Friday, September 28, 2007

Ramadan ramblings

* Authorities in Khenchla, a province (east of Algiers) are looking into reports that donkey and dog meat are being sold to Ramadan shoppers. At a time of year when people are making nightly feasts, a lot of food is being sold and so it's easy to chop up inferior goods into minced meat. This would not be the first time it has happened, either, according to Nadir. A similar case occured two years ago. Nadir remembers that people would bray at residents of the district where the donkey meat had been sold. Hee Haw. It makes me kind of worried, but Del's view is that so long as it tastes good, who care what kind of meat it is. Carrots and melons are looking good to me.

*Our driver Shar invited us last night to his house for Iftar, the evening dinner at which you break fast. This was a big honor and we were excited, not least, because his wife is a great cook and there's nothing like 12 hours of fasting to build an appetite.

Shar picked us up and their little house was shining and spotless in that way you know people have gone out of their way for guests. They also had invited their nephew to eat because he is the best student in his English class and he could translate. They had the TV on to catch the first notes of the maghrib, the signal that fasting for the day is over. We started with traditional dates and milk, the meal the prophet Muhammed broke his fast with, spead on a platter on the coffee table in the sitting room and then we moved into their tiny kitchen. It was a little like playing house. The kitchen table was set with an array of platters and there were dishes on the counters and pots on all the burners. The house was filled with a rich, thick smell of day-long cooking. And we dug into a kind of chorba with chicken, brik, burek, pita, salad, Thoum -- which are garlic and meat balls, a stew of lamb and chickpeas, another stew of beef, apricots and prunes in a sweet sauce, lemonade and Coke. They had been cooking for more than five hours.

Well, just as I was thinking, I'm getting full, a wave of weakness overcame me. I thought I was going to faint and so excused myself to the bathroom where I sat with my head between my knees for a while. I was completely white, my lips blue and I was sweating out of control. Even when I went back in, people could tell there was something wrong. It was embarassing. I basically was intoxicated with food after eating all that rich stuff on an empty stomach! The sensation happily didn't last too long, a little sweetened tea and I was flesh-colored again but I did not eat any of the fruit or cakes that came out next.

Because I have always eaten and eaten lots, this reaction to food after fasting, the heat, the speed of metabolism kicking in, is fascinating. We also are realizing that we can't eat as much. We made soup and meat the other night and decided after the soup that was enough, for example.

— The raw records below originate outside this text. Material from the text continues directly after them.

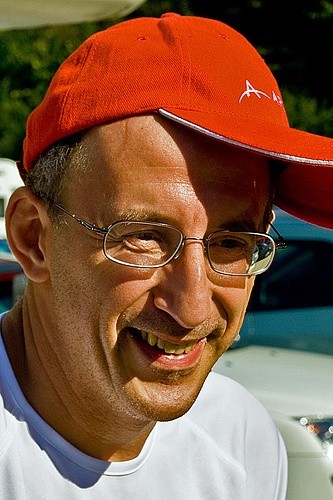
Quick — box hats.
[16,11,333,231]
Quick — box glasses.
[34,190,288,277]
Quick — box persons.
[0,12,333,500]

We are going to buy flowers and get Nadir to help us with a thank you note in Arabic for the great evening.
*Our colleague Salleh Eddine was telling us how his 4-year-old daughter is insisting on fasting. That raised the question of how you get children started in this religious rule. There is no age at which children must start, but the usual time seems to be aroud 8 or 9 when children want to be like their grown-ups around them. Parents encourage their children to observe the fast -- but only so long as they can. If they go four hours than eat, good that's a start. As they get closer to the full amount of time -- say 9 hours, parents will urge them to try to hold out a little longer before eating. And for children who observe fasting for the first time there is praise,celebration and small rewards -- a little silver ring in some places, special juice in others, a change to eat dinner with the grown ups sometimes. It's kind of like potty-training at home. You make a fuss over the child who gets it right.